Luise Mühlbach was the pen name of Clara Mundt (née Clara Maria Regina Müller; January 2, 1814, Neubrandenburg – September 26, 1873, Berlin), a German writer best known for her works of historical fiction, which enjoyed a wide, though short-lived popularity. Frederick the Great and His Court (Friedrich der Grosse und sein Hof) and many of her other novels have been translated into English.

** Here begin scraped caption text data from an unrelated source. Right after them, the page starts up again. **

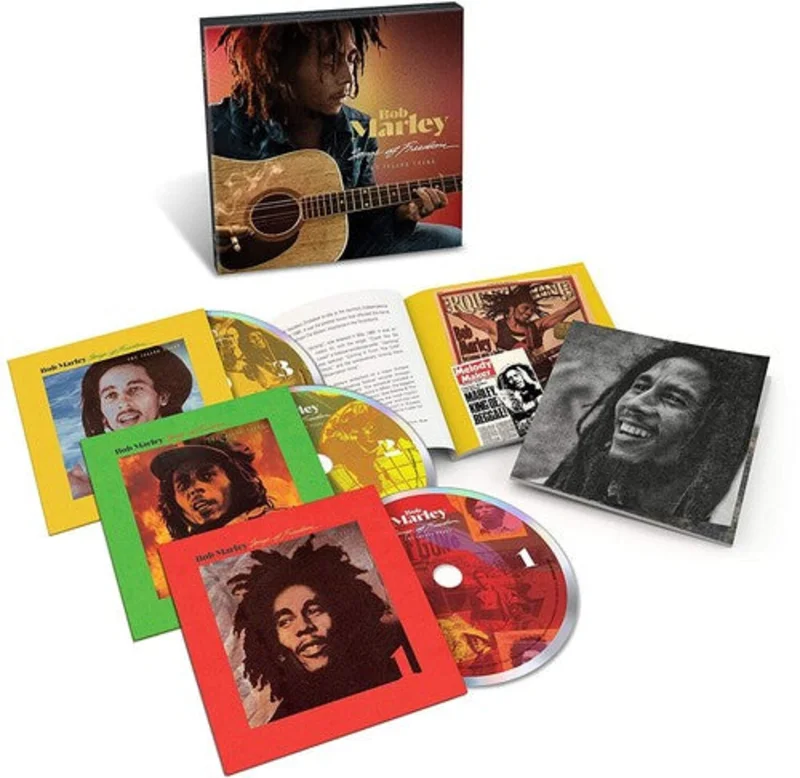 Bob Marley  Songs Of Freedom - The Island Years [CD]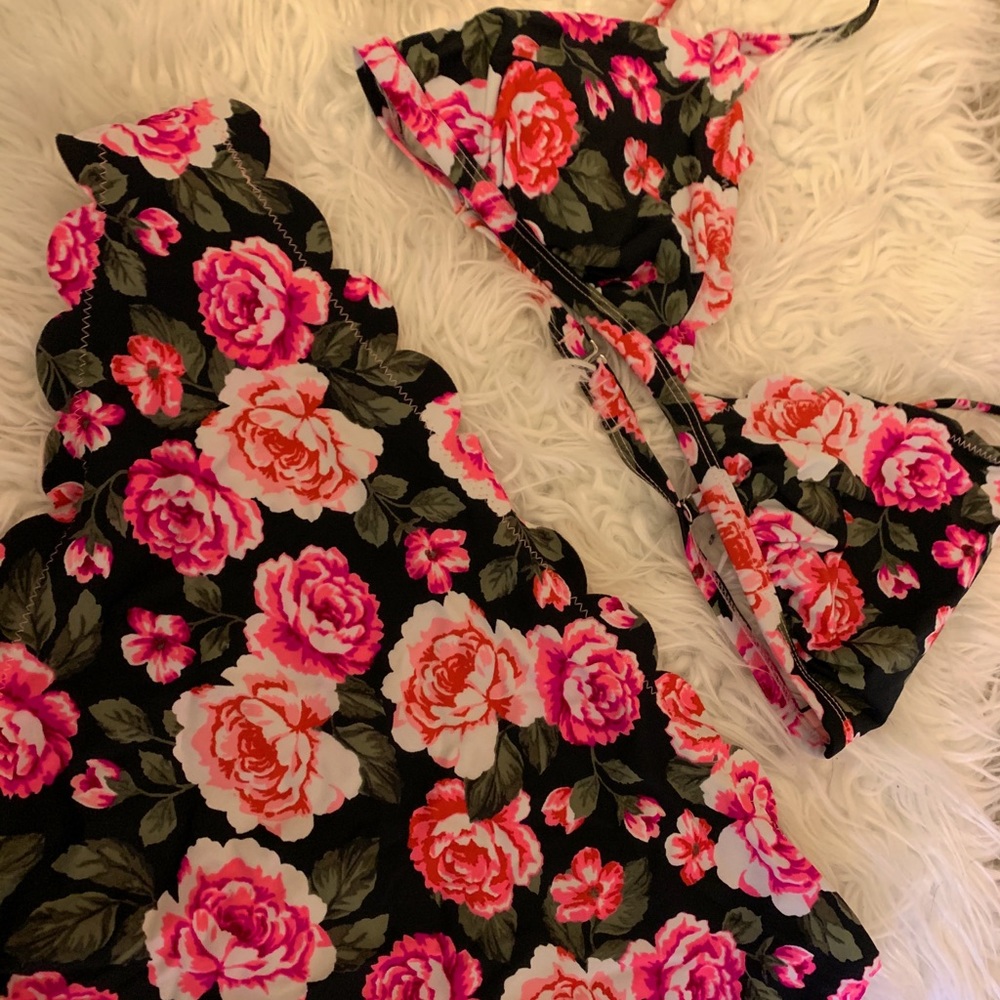 Floral Swimsuit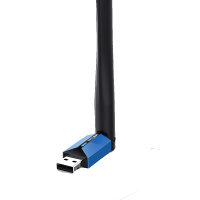 TP-LINK 无线网卡免驱版 650M网卡USB双频台式机电脑无线网卡信号接收器 TL-WDN5200H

She was born to Friedrich Andreas Müller and Friederika Müller (née Strübing) in Neubrandenburg.

==Works==
Her historical fiction includes:
- Andreas Hofer
- Berlin and Sans-Souci; or Frederick the Great and his friends
- A Conspiracy of the Carbonari
- The Daughter of an Empress
- Empress Josephine
- Frederick the Great and His Court
- Frederick the Great and His Family
- Goethe & Schiller, (English edition, 1902, P.F. Collier & Son)
- Henry VIII and His Court
- Joseph II and His Court
- Louisa of Prussia and Her Times
- Marie Antoinette and Her Son
- The Merchant of Berlin An Historical Novel
- Mohammed Ali and His House
- Napoleon and Blücher; or Napoleon in Germany
- Napoleon and the Queen of Prussia
- Old Fritz and the New Era
- Prince Eugene and His Times
- Queen Hortense: A Life Picture of the Napoleonic Era
- The Reign of the Great Elector
- The Youth of the Great Elector
- Franz Rákóczy

==Family==
She was married to the critic and novelist Theodor Mundt.